* _What is required_:
Take the records below from their first line through the line holding "Голоданіе наконецъ обусловливаетъ", and set each of those lines down exactly, without pictures.

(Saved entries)
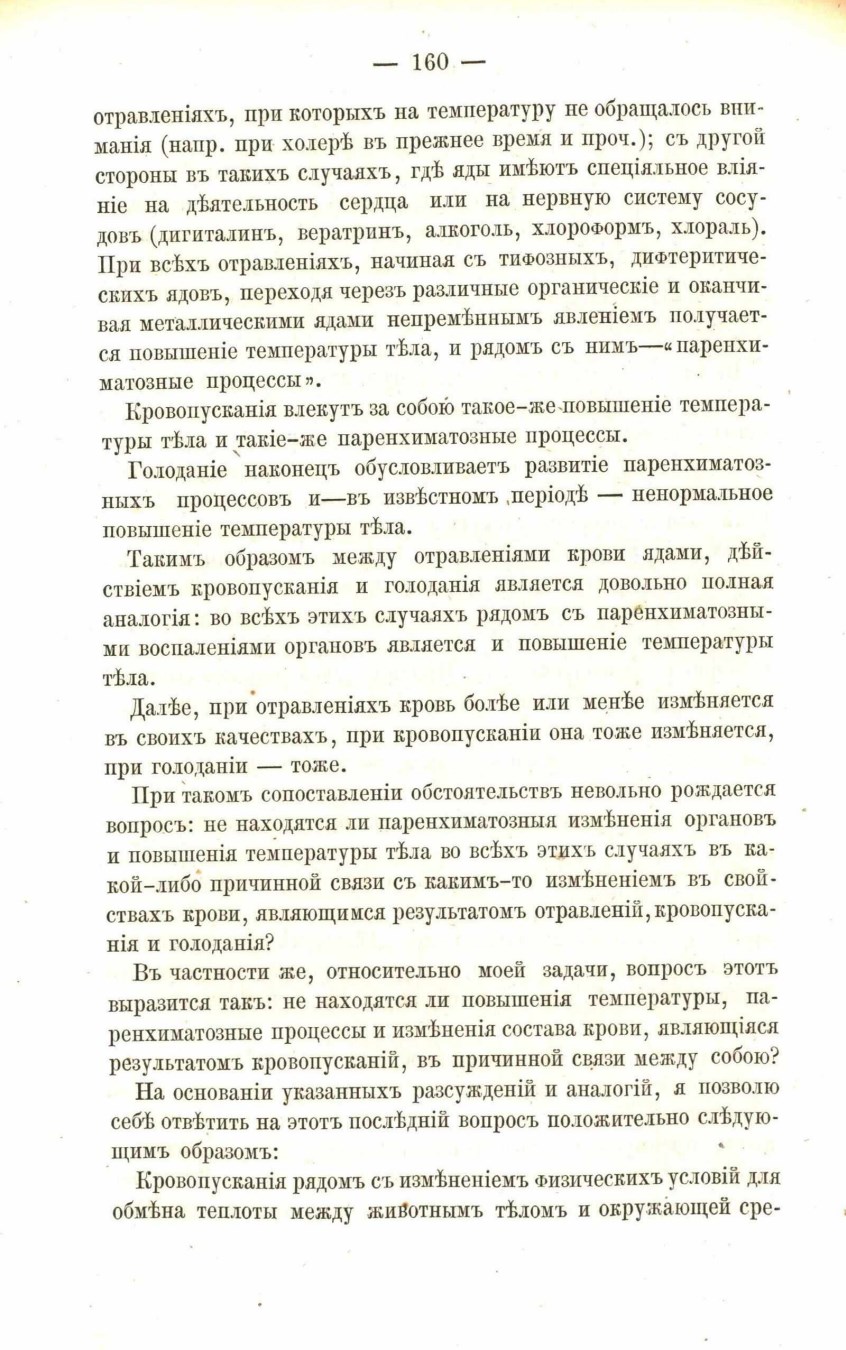 — 160 —

отравленіяхъ, при которыхъ на температуру не обращалось вниманія (напр. при холерѣ въ прежнее время и проч.); съ другой стороны въ такихъ случаяхъ, гдѣ яды имѣютъ спеціяльное вліяніе на дѣятельность сердца или на нервную систему сосудовъ (дигиталинъ, вератринъ, алкоголь, хлороформъ, хлораль). При всѣхъ отравленіяхъ, начиная съ тифозныхъ, дифтеритическихъ ядовъ, переходя черезъ различные органическіе и оканчивая металлическими ядами непремѣннымъ явленіемъ получается повышеніе температуры тѣла, и рядомъ съ нимъ—«паренхиматозные процессы».

Кровопусканія влекутъ за собою такое-же повышеніе температуры тѣла и такіе-же паренхиматозные процессы.

Голоданіе наконецъ обусловливаетъ развитіе паренхиматозныхъ процессовъ и—въ извѣстномъ періодѣ — ненормальное повышеніе температуры тѣла.

Такимъ образомъ между отравленіями крови ядами, дѣйствіемъ кровопусканія и голоданія является довольно полная аналогія: во всѣхъ этихъ случаяхъ рядомъ съ паренхиматозными воспаленіями органовъ является и повышеніе температуры тѣла.

Далѣе, при отравленіяхъ кровь болѣе или менѣе измѣняется въ своихъ качествахъ, при кровопусканіи она тоже измѣняется, при голоданіи — тоже.

При такомъ сопоставленіи обстоятельствъ невольно рождается вопросъ: не находятся ли паренхиматозныя измѣненія органовъ и повышенія температуры тѣла во всѣхъ этихъ случаяхъ въ какой-либо причинной связи съ какимъ-то измѣненіемъ въ свойствахъ крови, являющимся результатомъ отравленій, кровопусканія и голоданія?

Въ частности же, относительно моей задачи, вопросъ этотъ выразится такъ: не находятся ли повышенія температуры, паренхиматозные процессы и измѣненія состава крови, являющіяся результатомъ кровопусканій, въ причинной связи между собою?

На основаніи указанныхъ разсужденій и аналогій, я позволю себѣ отвѣтить на этотъ послѣдній вопросъ положительно слѣдующимъ образомъ:

Кровопусканія рядомъ съ измѣненіемъ физическихъ условій для обмѣна теплоты между животнымъ тѣломъ и окружающей сре-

* _Response for this exercise_:
 — 160 —

отравленіяхъ, при которыхъ на температуру не обращалось вниманія (напр. при холерѣ въ прежнее время и проч.); съ другой стороны въ такихъ случаяхъ, гдѣ яды имѣютъ спеціяльное вліяніе на дѣятельность сердца или на нервную систему сосудовъ (дигиталинъ, вератринъ, алкоголь, хлороформъ, хлораль). При всѣхъ отравленіяхъ, начиная съ тифозныхъ, дифтеритическихъ ядовъ, переходя черезъ различные органическіе и оканчивая металлическими ядами непремѣннымъ явленіемъ получается повышеніе температуры тѣла, и рядомъ съ нимъ—«паренхиматозные процессы».

Кровопусканія влекутъ за собою такое-же повышеніе температуры тѣла и такіе-же паренхиматозные процессы.

Голоданіе наконецъ обусловливаетъ развитіе паренхиматозныхъ процессовъ и—въ извѣстномъ періодѣ — ненормальное повышеніе температуры тѣла.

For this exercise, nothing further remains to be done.